Moreover, there is a legal world within a legal world. If someone breaches their control order, they can be prosecuted and convicted. As Lord Carlile points out, three of the current 15 people affected face trials soon for breaching the terms of their orders. Although there is no evidence to bring against them in a court of law on any substantive matter, they have been made subject to a control order, and if they breach it, that becomes a criminal offence. Although they cannot face substantive charges, that is surely Orwellian.

The passage of time is one reason control orders should not be continued. The danger is that the longer someone is held, the greater is the chance that they are entirely innocent.

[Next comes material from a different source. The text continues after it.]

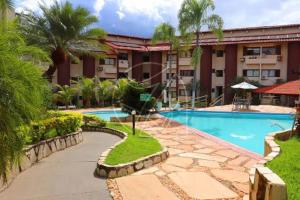 un complexe avec une piscine devant un immeuble dans l'établissement Recanto das Águas, à Rio Quente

Jeremy Corbyn: The hon. Gentleman will have heard my intervention on the Minister. What is the hon. Gentleman’s personal assessment of the effect on community relations of the continuation of the control orders and the system behind them?

Chris Huhne: I have no doubt that the effect in communities that have suffered from people being held under control orders is a feeling of great injustice, or that that feeling fuels resentment and becomes a recruiting sergeant for people to join a fight that we do not want to exist.

We should learn the lesson from the cases of those held for the maximum period of detention without charge for terrorism offences. The 42 days debate made it clear that half of those held for nearly the maximum period—three people—were released without charge and without further surveillance or suspicion. It is very hard to prove a negative, which is why we insist in the British criminal justice system that someone is innocent until proven guilty. We heard nothing from the Minister today to suggest that there is any exit strategy from control orders, yet the danger of the courts holding against a prolonged control order has to be serious. At the very least, as the JCHR has proposed, there should be a statutory presumption against a control order lasting beyond two years.

Another reason for ending the system is that prosecutions are surely better than control orders, which have clear holes, as we have seen from the number of people absconding. Let us proceed instead to fair trials. The Minister said that there is gap between letting out someone who is entirely innocent and proceeding to a fair trial, but I urge the House to consider the fact that several developments have closed that gap substantially since control orders were introduced. The Minister has not addressed any of those developments. As has been said, the fact that there have been no urgent orders in the past year tends to reinforce the argument.